++++ SUPPLIED ENTRIES ++++

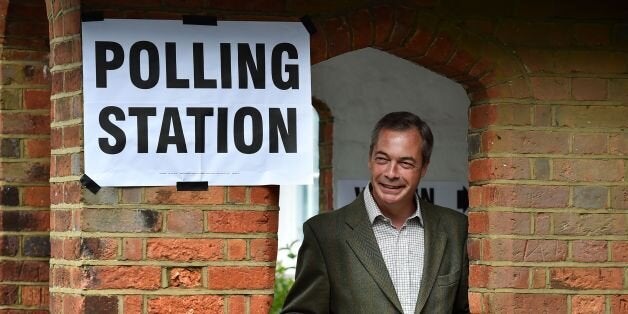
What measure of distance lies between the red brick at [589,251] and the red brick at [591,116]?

++++
++++ SUPPLIED ENTRIES ++++

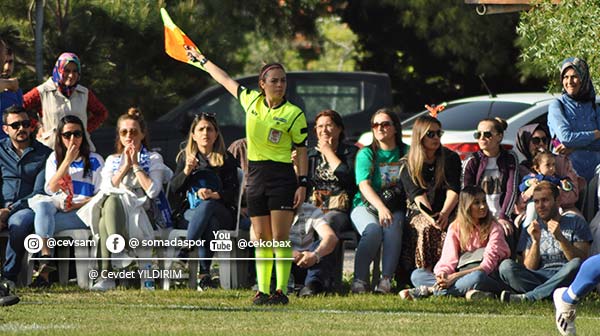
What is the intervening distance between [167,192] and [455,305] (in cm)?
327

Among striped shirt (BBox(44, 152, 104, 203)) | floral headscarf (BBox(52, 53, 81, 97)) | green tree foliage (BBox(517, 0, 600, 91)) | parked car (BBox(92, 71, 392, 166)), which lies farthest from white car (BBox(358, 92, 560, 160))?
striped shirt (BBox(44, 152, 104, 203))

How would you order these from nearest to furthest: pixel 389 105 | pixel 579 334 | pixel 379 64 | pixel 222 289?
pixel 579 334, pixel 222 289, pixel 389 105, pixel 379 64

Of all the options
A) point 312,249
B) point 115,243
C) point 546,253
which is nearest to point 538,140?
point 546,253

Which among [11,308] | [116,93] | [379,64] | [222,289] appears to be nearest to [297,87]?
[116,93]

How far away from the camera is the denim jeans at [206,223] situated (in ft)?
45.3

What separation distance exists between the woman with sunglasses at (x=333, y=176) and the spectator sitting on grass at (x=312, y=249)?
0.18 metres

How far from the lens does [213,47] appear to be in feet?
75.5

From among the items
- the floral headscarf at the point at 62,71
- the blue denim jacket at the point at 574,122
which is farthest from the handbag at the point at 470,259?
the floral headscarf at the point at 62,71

++++

TASK
Count the lines of the data above that contain the string "denim". Give only the number.

EXERCISE ANSWER
2